Are you planning to do any tutorial on 3D object detection using Lidar data?
If you do, it would be very greatly helpful.
regards
Adrian Rosebrock
I don’t have any plans on that topic but I’ll consider it for the future.
Jasmeet
Hi Adrian, thank you for sharing knowledge with all of us without a price :).
I would like to ask about the above gif (Figure 8: Real-time deep learning object detection for front and rear views of vehicles.)
This is exactly what i’m looking for, is this done on this same code by ignoring other classes or this is completely different code for real time car tracking, mind sharing ?
Adrian Rosebrock
That code (and pre-trained model) is contained with Deep Learning for Computer Vision with Python. I would suggest you start there if you’re interested in the project.
Arvind Chandel
Hi Adrian, I have a query related to Tensorflow object detection API below:
Suppose i train tensorflow faster Rcnn_inception on any custom data having 10 classes like ball, bottle, Coca etc.. and its performing quite well. Now later i got some new data of 10 more classes like Paperboat, Thums up etc and want my model to trained on these too. Is there any method so that i can retrain my generated model for these 10 new classes too to upgrade itself for 20 classes, rather starting training from scratch.
Adrian Rosebrock
Hey Arvind — if you need help using the TensorFlow Object Detection API, including how to train from scratch and fine-tune, I recommend you read Deep Learning for Computer Vision with Python.
Saurabh
Hi Adrian,
Thanks for sharing the interesting blog!
I have trained object detection using ssd (mobilenet-v1) on custom dataset. The dataset consist of uno playing card images (skip, reverse, and draw four). On all these cards, model performs pretty well as I have trained model only on these 3 card (around 278 images with 829 bounding boxes collected using mobile phone).
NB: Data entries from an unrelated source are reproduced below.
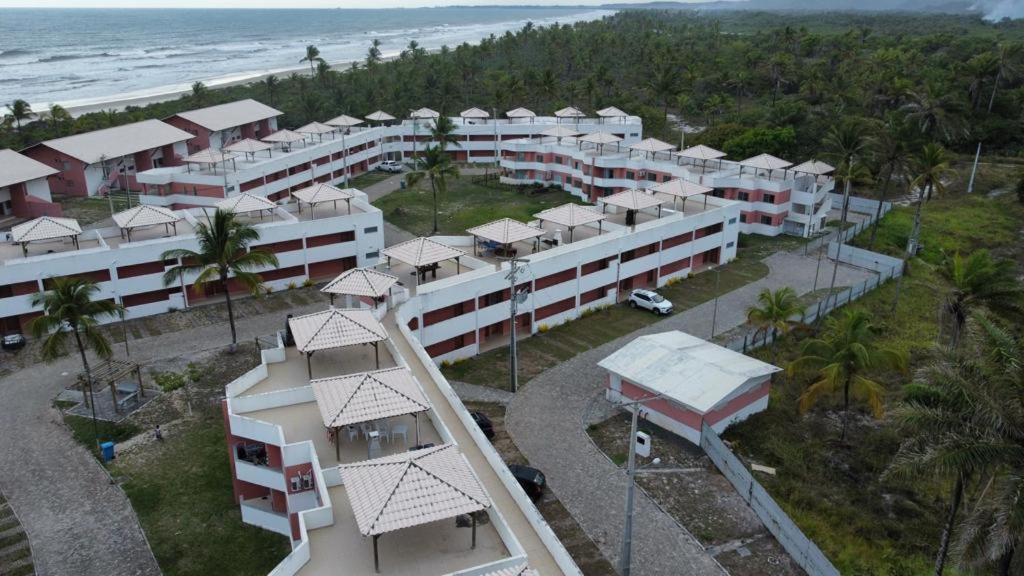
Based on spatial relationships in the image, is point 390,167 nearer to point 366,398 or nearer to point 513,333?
point 513,333

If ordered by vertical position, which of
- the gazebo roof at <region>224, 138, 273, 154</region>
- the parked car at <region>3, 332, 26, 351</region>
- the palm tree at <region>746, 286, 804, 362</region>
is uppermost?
the gazebo roof at <region>224, 138, 273, 154</region>

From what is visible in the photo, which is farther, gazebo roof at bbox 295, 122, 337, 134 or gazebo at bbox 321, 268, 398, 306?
gazebo roof at bbox 295, 122, 337, 134

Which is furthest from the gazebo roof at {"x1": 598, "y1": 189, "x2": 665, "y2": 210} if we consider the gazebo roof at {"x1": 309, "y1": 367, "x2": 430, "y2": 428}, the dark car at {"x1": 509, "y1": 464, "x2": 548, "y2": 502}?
the gazebo roof at {"x1": 309, "y1": 367, "x2": 430, "y2": 428}

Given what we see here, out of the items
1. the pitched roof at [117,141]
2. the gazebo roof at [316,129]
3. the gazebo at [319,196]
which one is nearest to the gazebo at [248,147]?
the gazebo roof at [316,129]

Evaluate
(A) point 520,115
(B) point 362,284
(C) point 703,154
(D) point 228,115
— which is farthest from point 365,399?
(D) point 228,115

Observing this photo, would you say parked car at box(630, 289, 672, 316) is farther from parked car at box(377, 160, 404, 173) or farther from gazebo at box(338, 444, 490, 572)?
parked car at box(377, 160, 404, 173)

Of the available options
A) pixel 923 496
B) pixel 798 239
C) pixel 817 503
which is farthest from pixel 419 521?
pixel 798 239

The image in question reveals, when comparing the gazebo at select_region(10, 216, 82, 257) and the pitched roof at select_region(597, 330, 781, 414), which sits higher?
the gazebo at select_region(10, 216, 82, 257)

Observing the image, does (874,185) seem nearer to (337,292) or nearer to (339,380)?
(337,292)
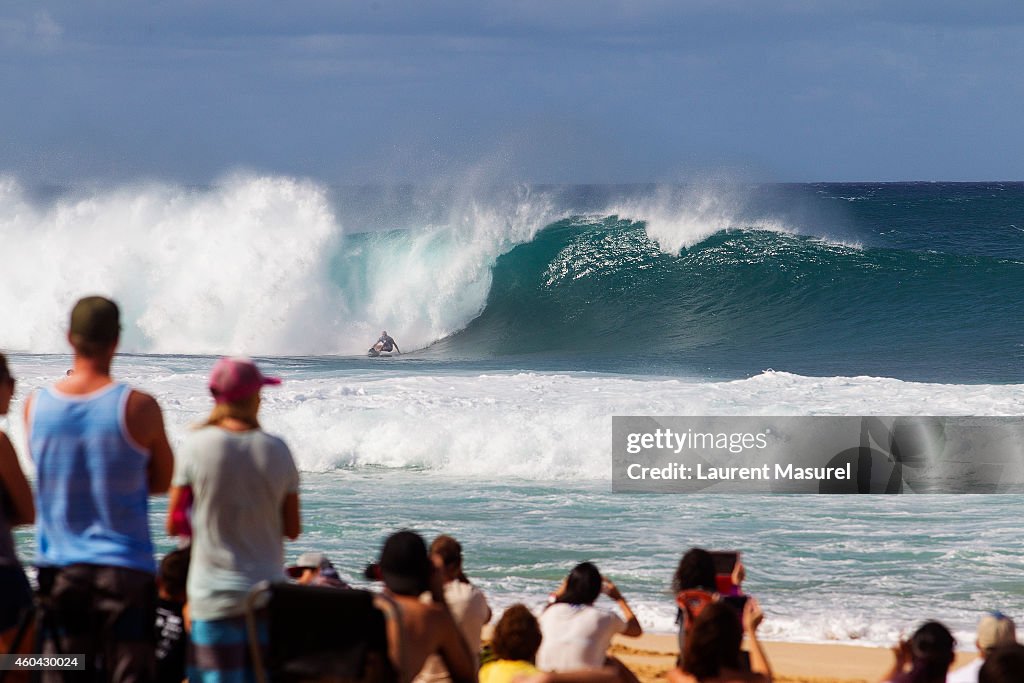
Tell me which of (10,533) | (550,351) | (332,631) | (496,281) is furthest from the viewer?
(496,281)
However, I haven’t trained model on any other card but still it detects other cards (inference using webcam).
How can I fix this? Should I also collect other class images (anything other than skip, reverse and draw four cards) and ignore this class in operation? So that model sees this class images during training and doesn’t put any label during inference.
Please share your views and feel free to correct me!
Thanking you!
Adrian Rosebrock
I would suggest you read Deep Learning for Computer Vision with Python which covers my tips, suggestions, and best practices on training your own custom object detectors.
Salma
I want to run object detection algorithm to detect only Human
on video frames and then re-assemble them into another video by cropped the human detected section only in which Human do some activity , can you please suggest me…
Dhruv
Hi, First of all, thanks for these beautiful blogs.
I have one doubt on this please help me clear that when I’m trying to run this same code for a video file why the video is playing so fast?
Adrian Rosebrock
Because OpenCV is processing the frames as fast as it possibly can. It has no concept of a frame rate — it just wants to process frames as quickly as possible.